--- ASSIGNED TASK ---
Give back the records below exactly, omitting the pictures.
Top of INPUT FOR THIS TASK
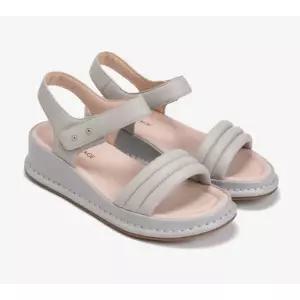 [롯데백화점]에스콰이아 에스콰이아 여성 컴포트 샌들 YAFMSD715GY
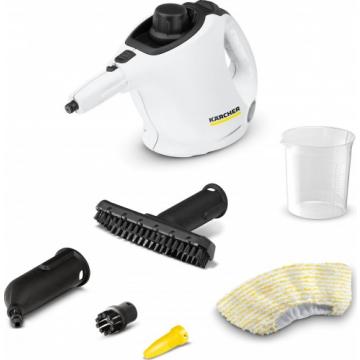 Пароочиститель KARCHER SC 1 (1.516-400.0) [1.516-400.0] фото 1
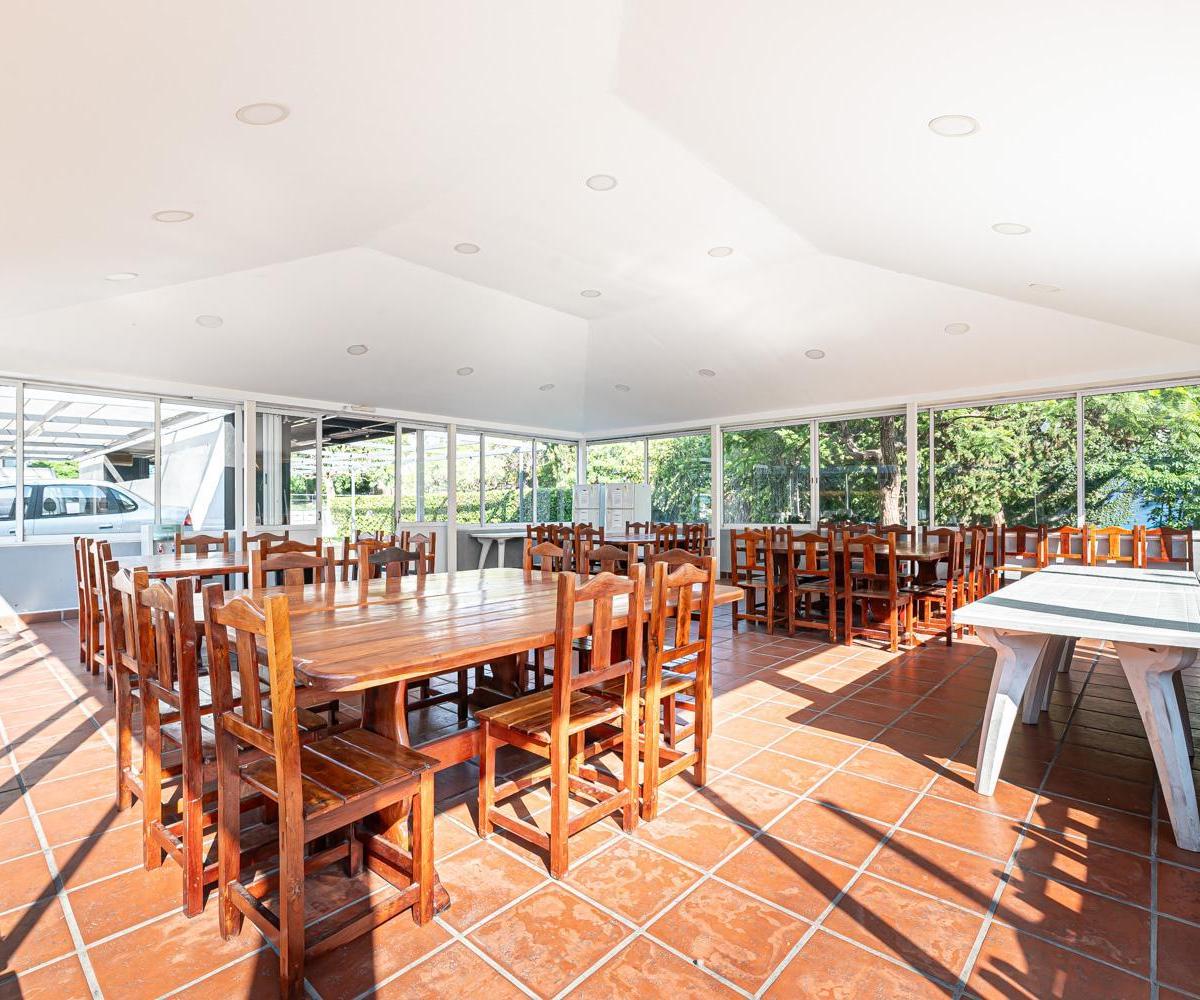 Casa en Altura Lujo y Cnfort: Penthouse Amenities Premium y Jardín en El Cielo. 4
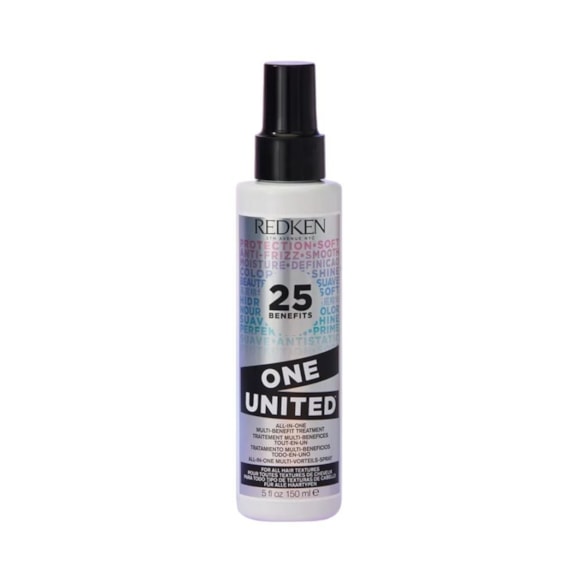 Leave In Redken One United 25 Benefits 150ml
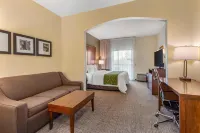 Holiday Inn Express & Suites LEESBURG - HISTORIC DISTRICT by IHG - Wifi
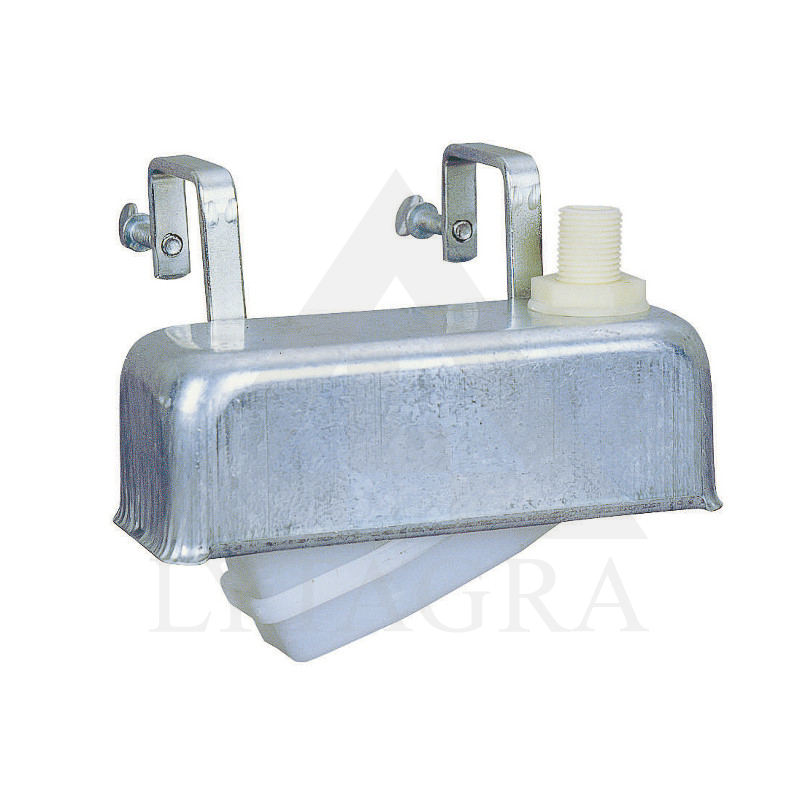 Pakabinamas plūdinis vožtuvas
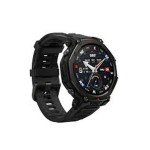 Smartwatch Amazfit T-Rex 3 Pro Negru 1,5"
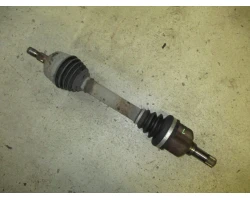 SEMIASSE ANTERIORE SINISTRO Peugeot 307 2006 2.0HDI BREAK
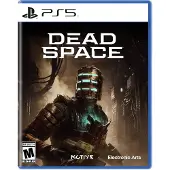 Dead Space - PlayStation 5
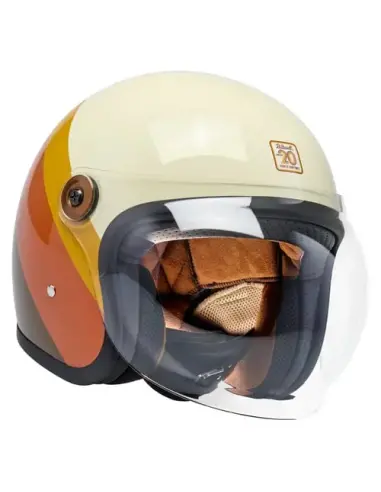 Biltwell Tahoe 20th Anniversary Helmet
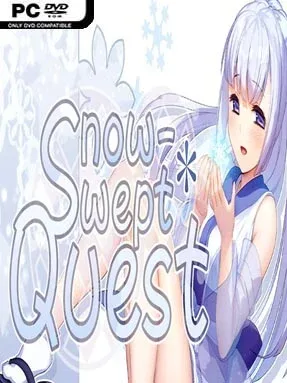 Snow-Swept Quest
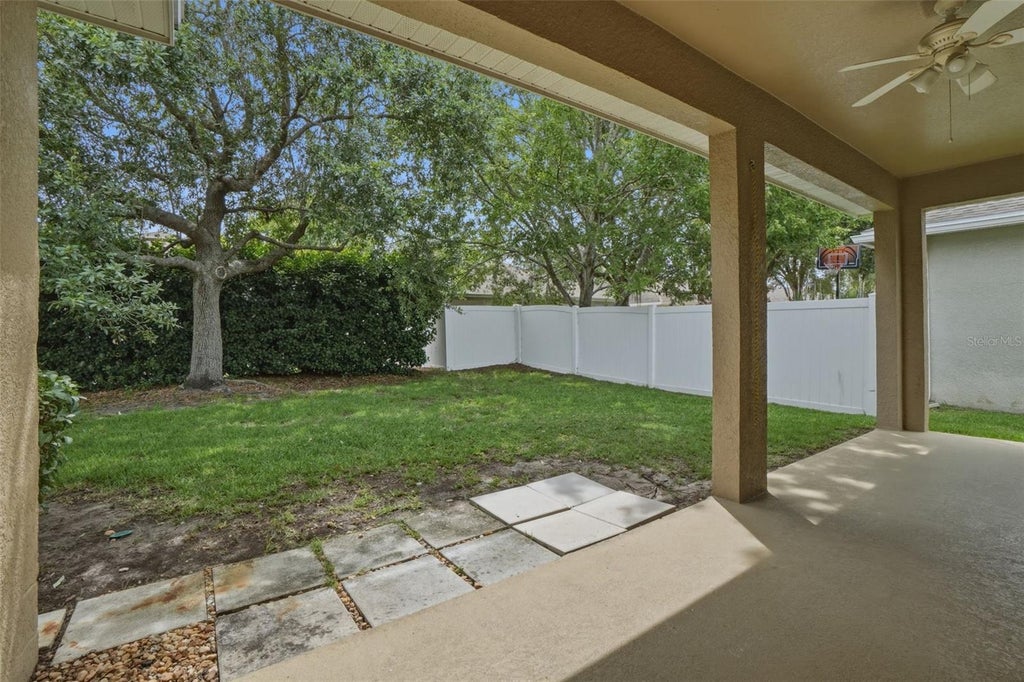 Photo of 9961 Cypress Vine Drive, Orlando, FL 32827 (MLS # O6430020)
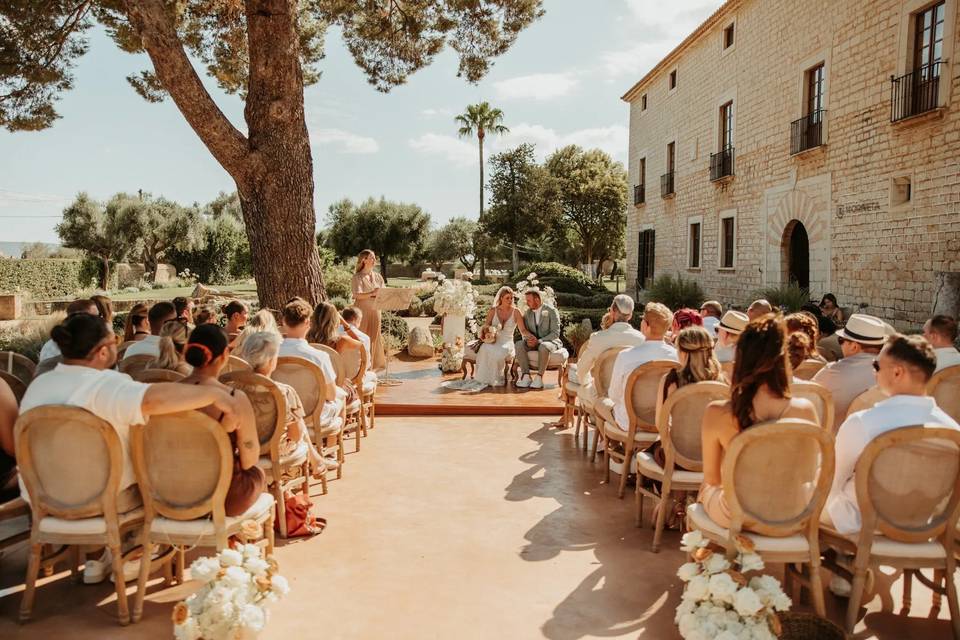 Mallorca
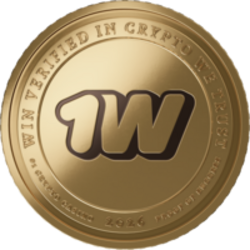 1win Token 1WIN
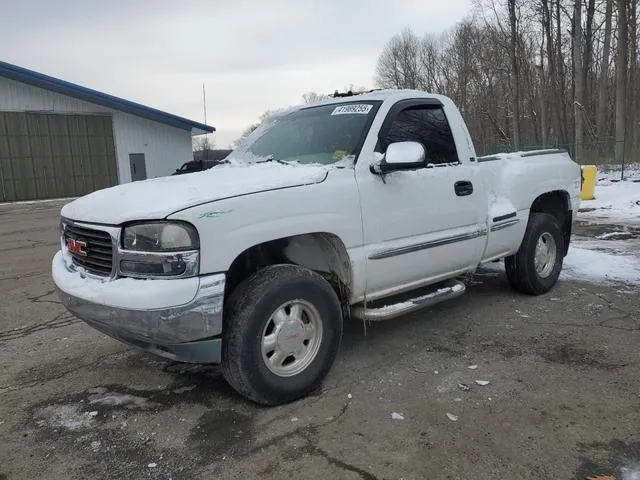 1GTEK14T82Z207695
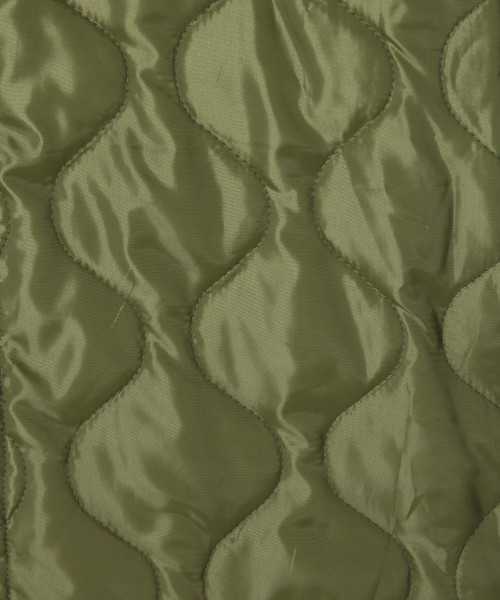 GLOBAL WORK（グローバルワーク）の「【ジュニア】ライナーツキ3WAYマンパ/798241（マウンテンパーカー・キッズ・ブラック/ベージュ・MEDIUM/LARGE）」の17枚目の写真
Bottom of INPUT FOR THIS TASK
--- ANSWER SPACE ---
 [롯데백화점]에스콰이아 에스콰이아 여성 컴포트 샌들 YAFMSD715GY
 Пароочиститель KARCHER SC 1 (1.516-400.0) [1.516-400.0] фото 1
 Casa en Altura Lujo y Cnfort: Penthouse Amenities Premium y Jardín en El Cielo. 4
 Leave In Redken One United 25 Benefits 150ml
 Holiday Inn Express & Suites LEESBURG - HISTORIC DISTRICT by IHG - Wifi
 Pakabinamas plūdinis vožtuvas
 Smartwatch Amazfit T-Rex 3 Pro Negru 1,5"
 SEMIASSE ANTERIORE SINISTRO Peugeot 307 2006 2.0HDI BREAK
 Dead Space - PlayStation 5
 Biltwell Tahoe 20th Anniversary Helmet
 Snow-Swept Quest
 Photo of 9961 Cypress Vine Drive, Orlando, FL 32827 (MLS # O6430020)
 Mallorca
 1win Token 1WIN
 1GTEK14T82Z207695
 GLOBAL WORK（グローバルワーク）の「【ジュニア】ライナーツキ3WAYマンパ/798241（マウンテンパーカー・キッズ・ブラック/ベージュ・MEDIUM/LARGE）」の17枚目の写真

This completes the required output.